Data records below:

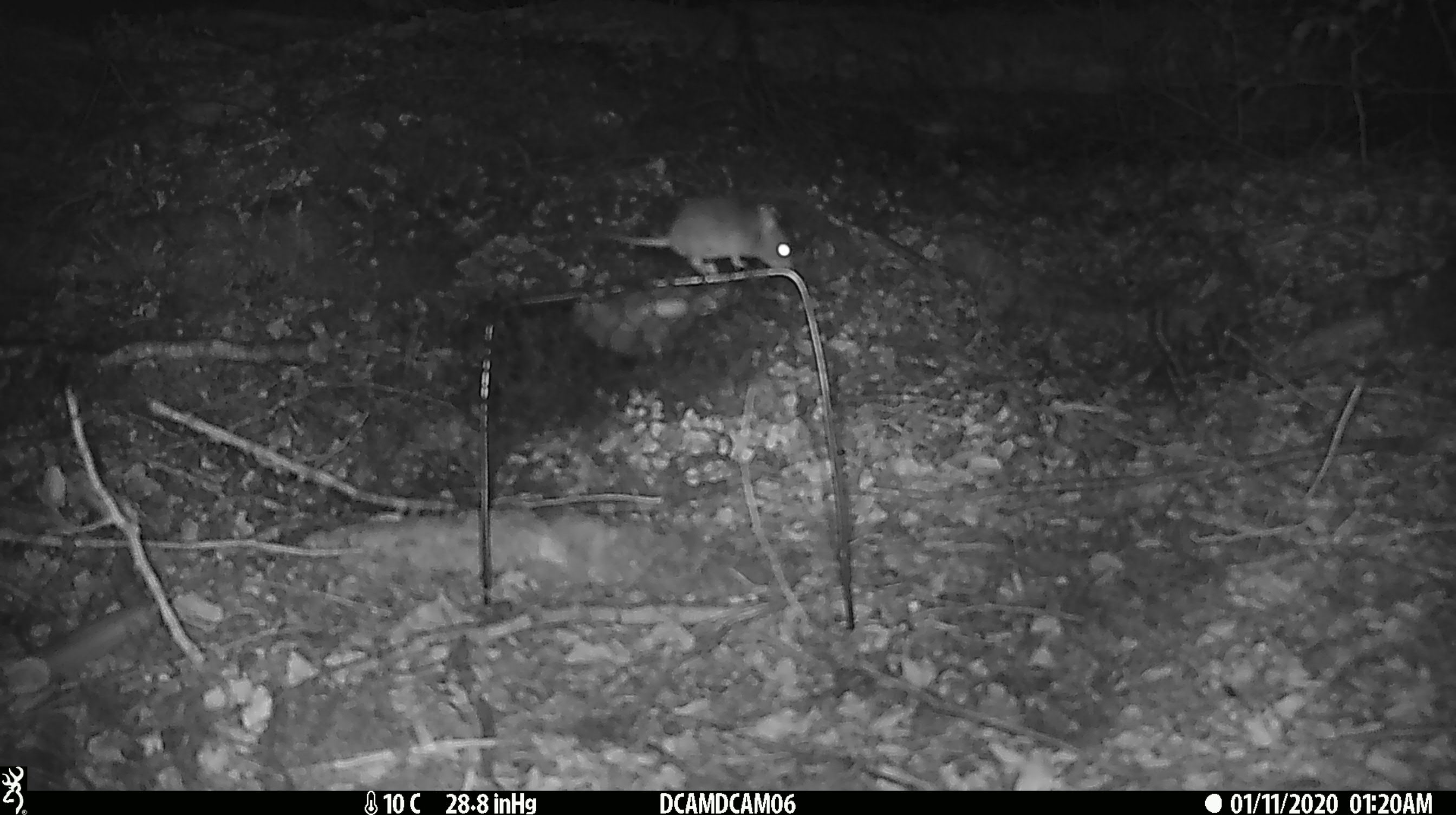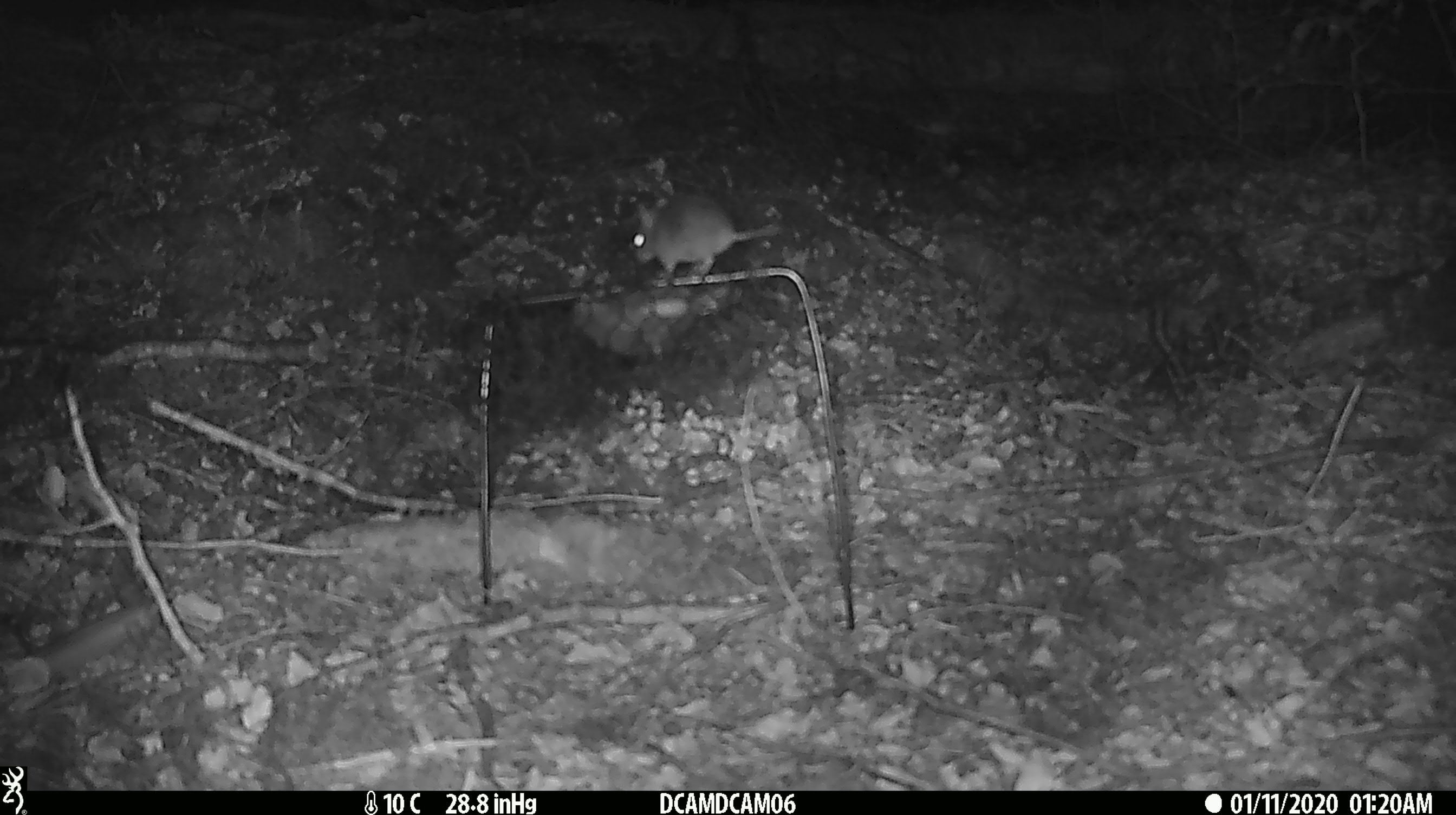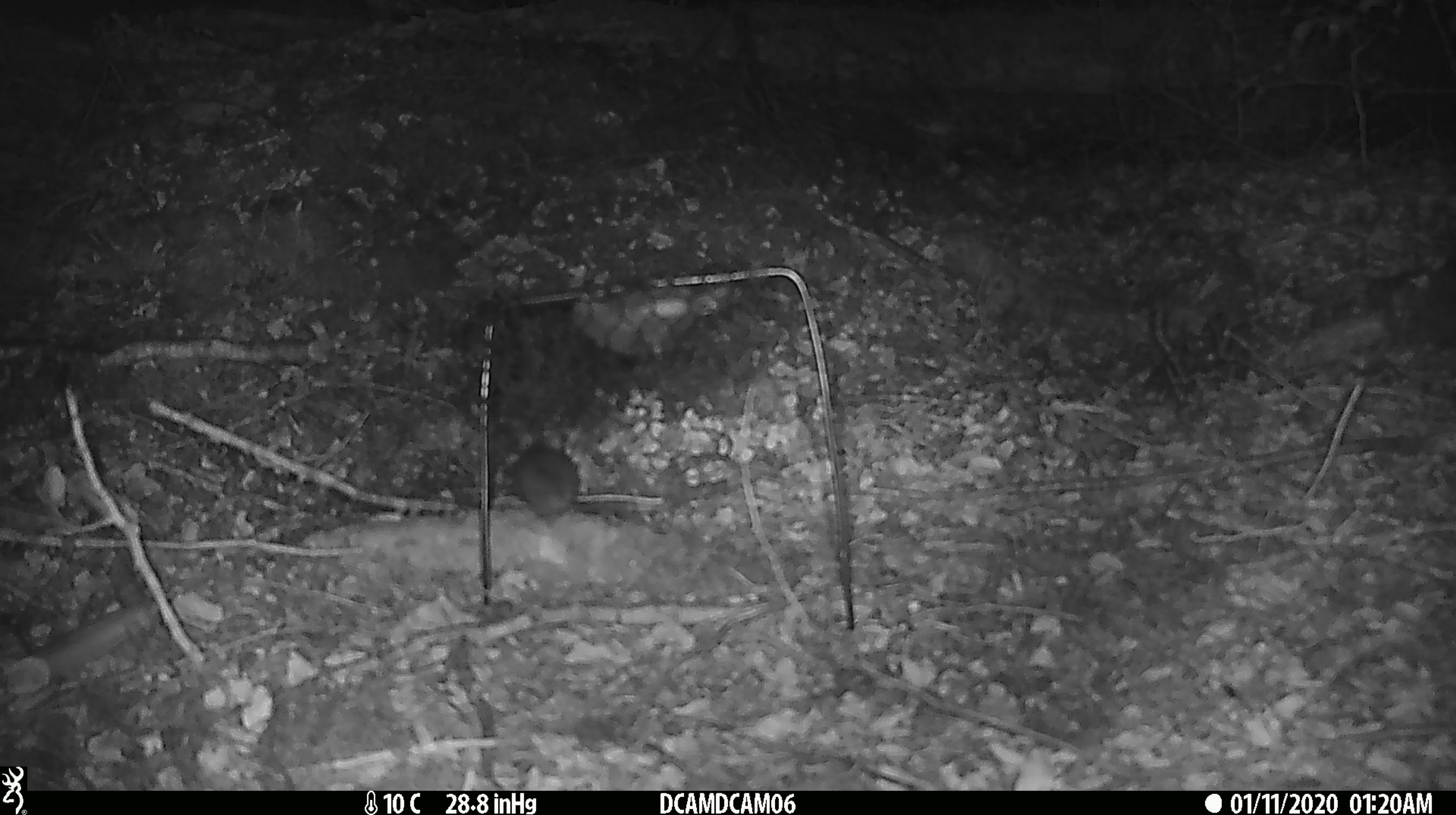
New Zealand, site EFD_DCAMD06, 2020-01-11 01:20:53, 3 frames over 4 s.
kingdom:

End of Data records.
Data records below:

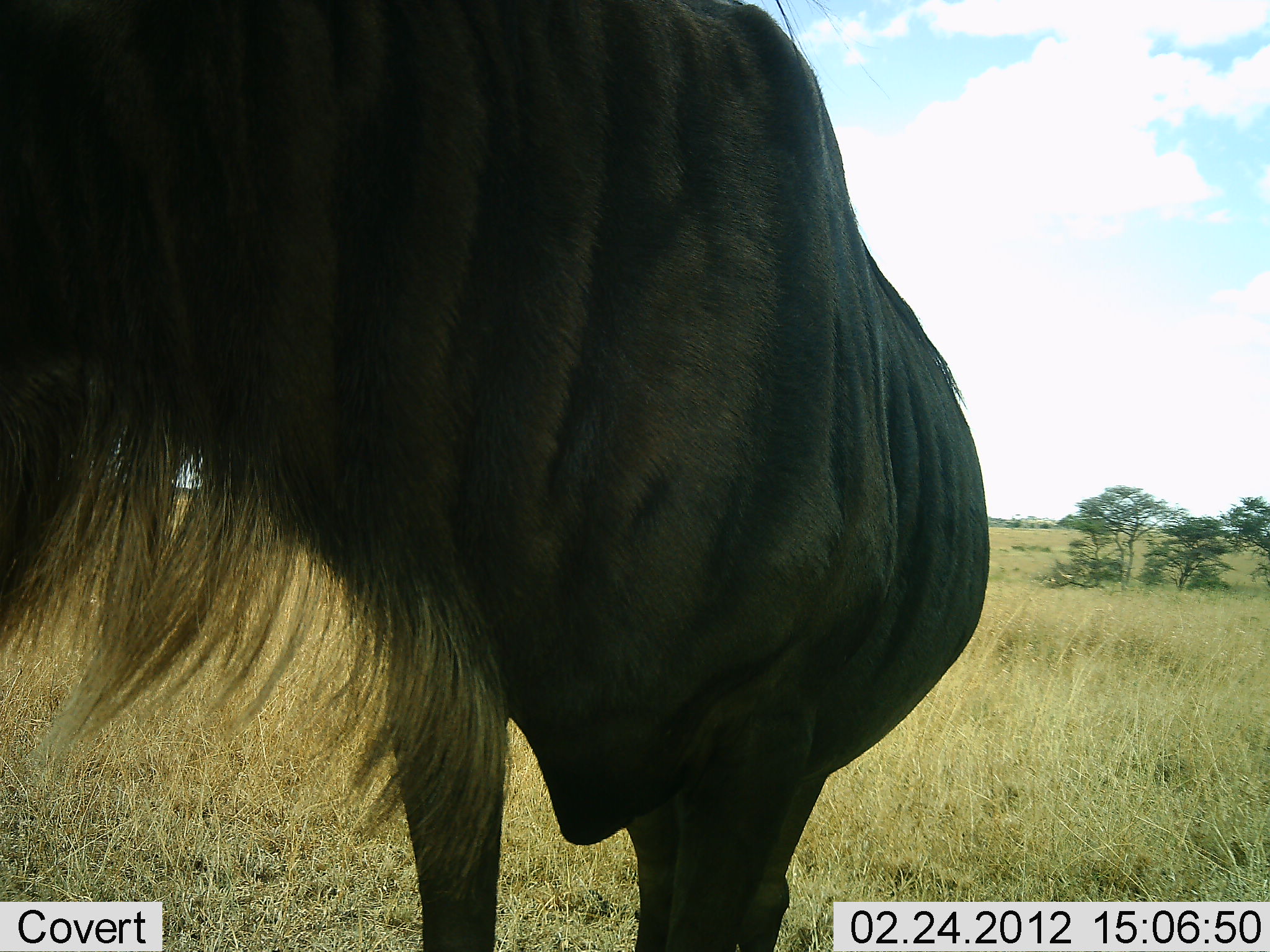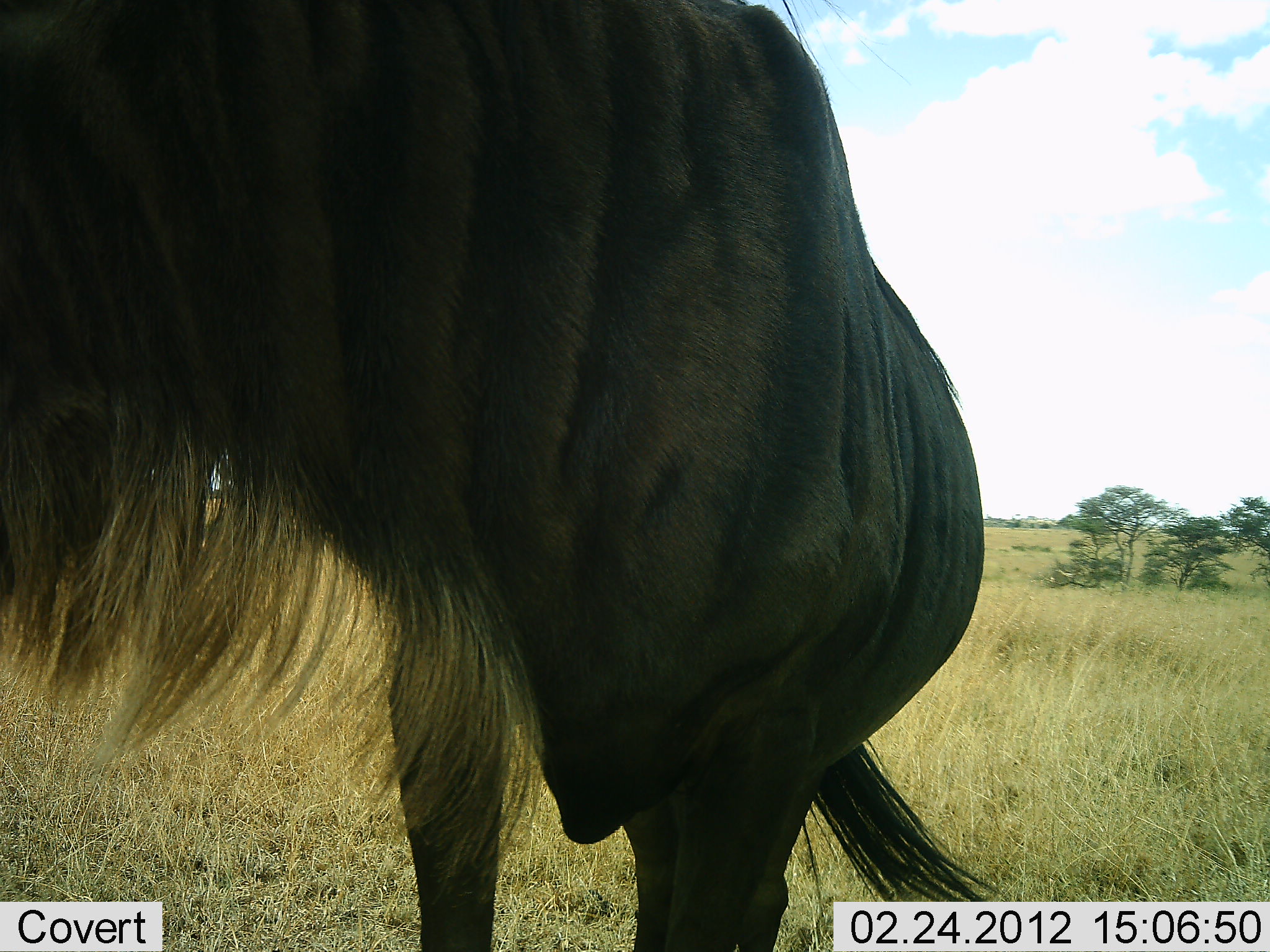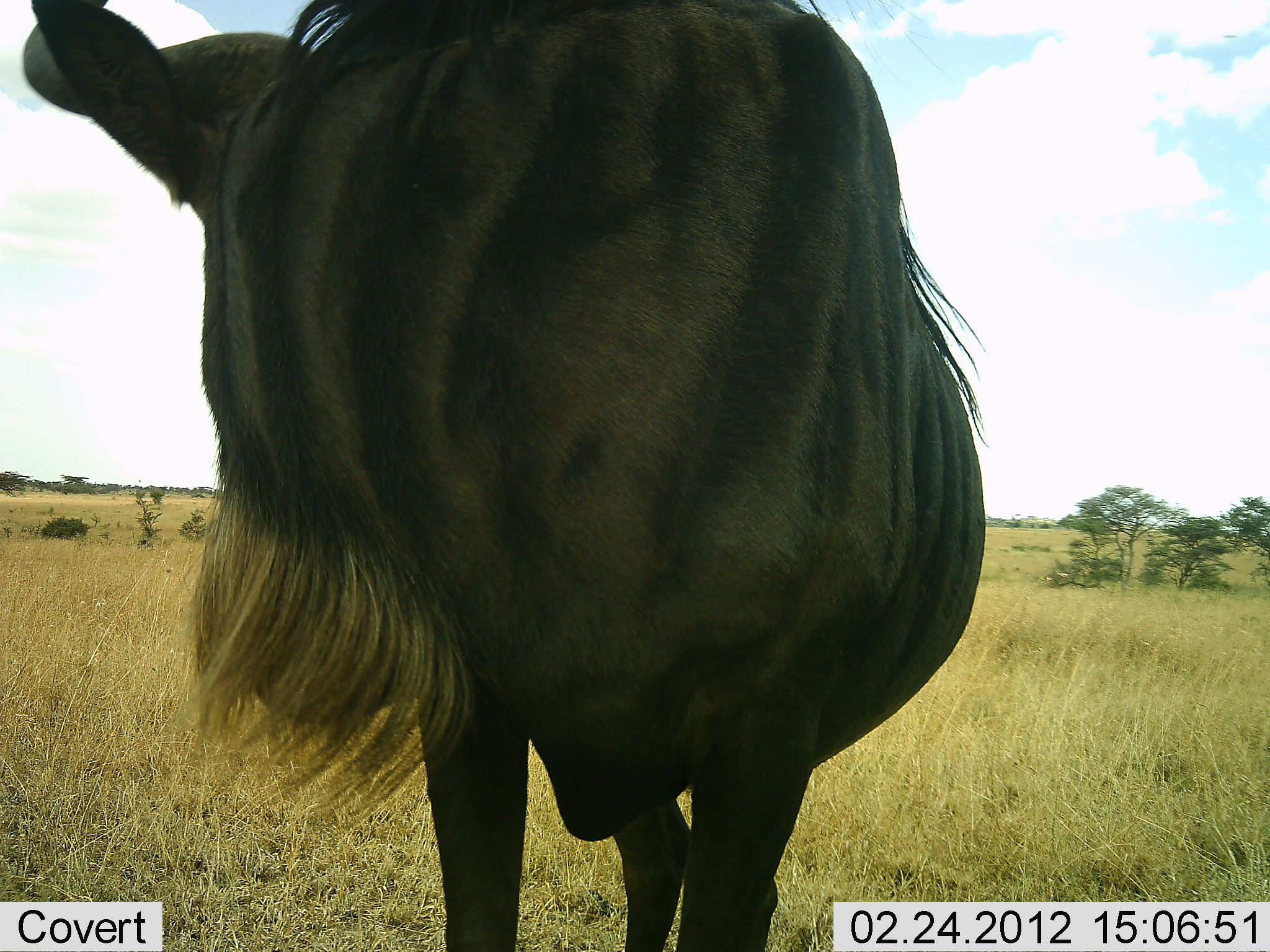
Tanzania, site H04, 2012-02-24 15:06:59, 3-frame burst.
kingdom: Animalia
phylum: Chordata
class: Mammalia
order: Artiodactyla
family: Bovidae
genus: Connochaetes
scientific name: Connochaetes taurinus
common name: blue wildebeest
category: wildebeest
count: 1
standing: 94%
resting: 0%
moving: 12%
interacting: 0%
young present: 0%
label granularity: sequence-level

End of Data records.

▶ _What you should do_:
Could you set down, word for word, only the lines above from the line with "category: wildebeest" to the line with "label granularity: sequence-level", including both?

▶ _Answer section_:
category: wildebeest
count: 1
standing: 94%
resting: 0%
moving: 12%
interacting: 0%
young present: 0%
label granularity: sequence-level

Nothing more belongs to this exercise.